■ What the task asks
List each person named in the Bossier City text below.

■ Document extract
+ + +

Bossier City ( ) is a city in Bossier Parish in the northwestern region of the U.S. state of Louisiana in the United States. It is the second-most populous city in the Shreveport–Bossier City metropolitan statistical area. In 2020, it had a total population of 62,701, up from 61,315 in 2010.

Located on the eastern bank of the Red River, Bossier City is closely tied economically and socially to its larger sister city Shreveport on the opposite bank, though the city maintains its own community college (Bossier Parish Community College). Bossier City is the largest city in Louisiana that is not the parish seat.

History

19th century
In the 1830s, the area of Bossier City was the plantation Elysian Grove, which was purchased by James Cane and his second wife Mary Doal Cilley Bennett Cane. James had come to the area with his first wife Rebecca Bennett, and her brother, William Bennett, and his wife Mary Doal Cilley Bennett. They ran a trading post across the river on what was then Caddo Indian territory, a portion called "Bennett's Bluff". The trading post partners became a one-seventh partner in the new Shreve Town, which eventually developed as Shreveport.

Elysian Grove plantation was located along the Red River for access to transportation, where the Texas Trail crossed the Red River. The trading post on the west side operated a ferry between what would become Shreveport and Bossier City. The plantation loading and unloading dock was later recorded as Cane's Landing in the old ferry log books. For a very short time, Cane's Landing was known as Cane City. The Canes and Bennetts were among the earliest settlers in the area. Mary D. C. Bennett gave birth to the first white baby of the area, William Smith Bennett Jr., who died at an early age.

+ + +

■ Supplied data
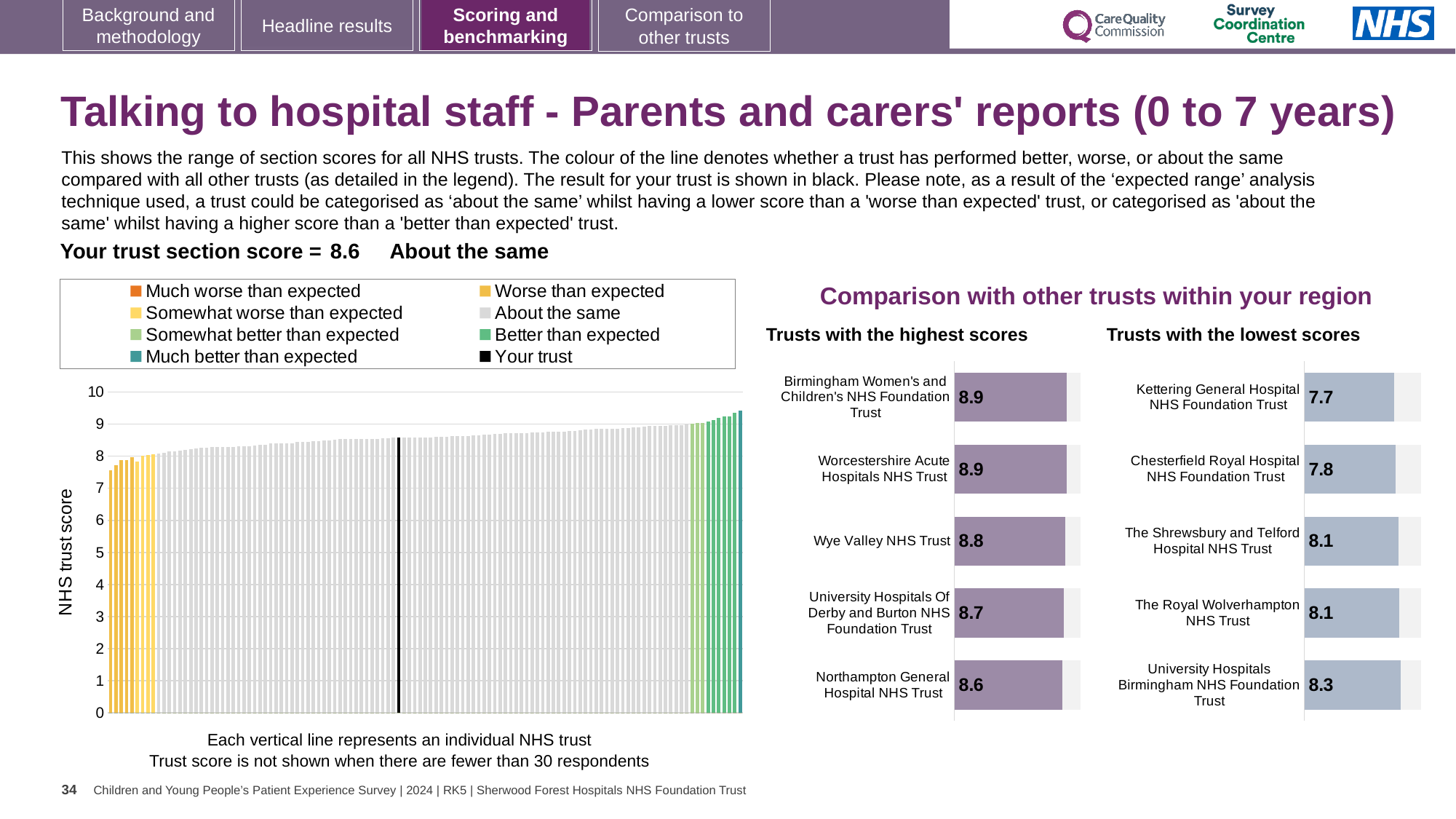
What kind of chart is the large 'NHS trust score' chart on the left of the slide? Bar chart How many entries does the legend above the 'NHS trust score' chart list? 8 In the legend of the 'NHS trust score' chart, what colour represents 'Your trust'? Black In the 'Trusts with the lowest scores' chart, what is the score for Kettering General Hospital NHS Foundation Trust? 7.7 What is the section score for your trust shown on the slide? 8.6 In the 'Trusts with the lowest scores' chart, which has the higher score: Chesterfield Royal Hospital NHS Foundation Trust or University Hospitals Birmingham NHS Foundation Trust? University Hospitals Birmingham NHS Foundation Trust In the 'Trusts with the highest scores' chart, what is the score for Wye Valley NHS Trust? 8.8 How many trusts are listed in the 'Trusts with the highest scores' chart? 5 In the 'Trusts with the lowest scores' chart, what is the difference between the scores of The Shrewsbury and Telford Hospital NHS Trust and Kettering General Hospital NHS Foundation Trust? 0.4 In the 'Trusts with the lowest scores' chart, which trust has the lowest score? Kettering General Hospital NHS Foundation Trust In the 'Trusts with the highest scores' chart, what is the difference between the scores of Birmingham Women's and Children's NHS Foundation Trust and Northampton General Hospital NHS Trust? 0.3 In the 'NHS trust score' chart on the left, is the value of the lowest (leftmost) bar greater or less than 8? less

+ + +

■ Result of the exercise
- James Cane
- Mary Doal Cilley Bennett Cane (also given as Mary Doal Cilley Bennett and Mary D. C. Bennett)
- Rebecca Bennett
- William Bennett
- William Smith Bennett Jr.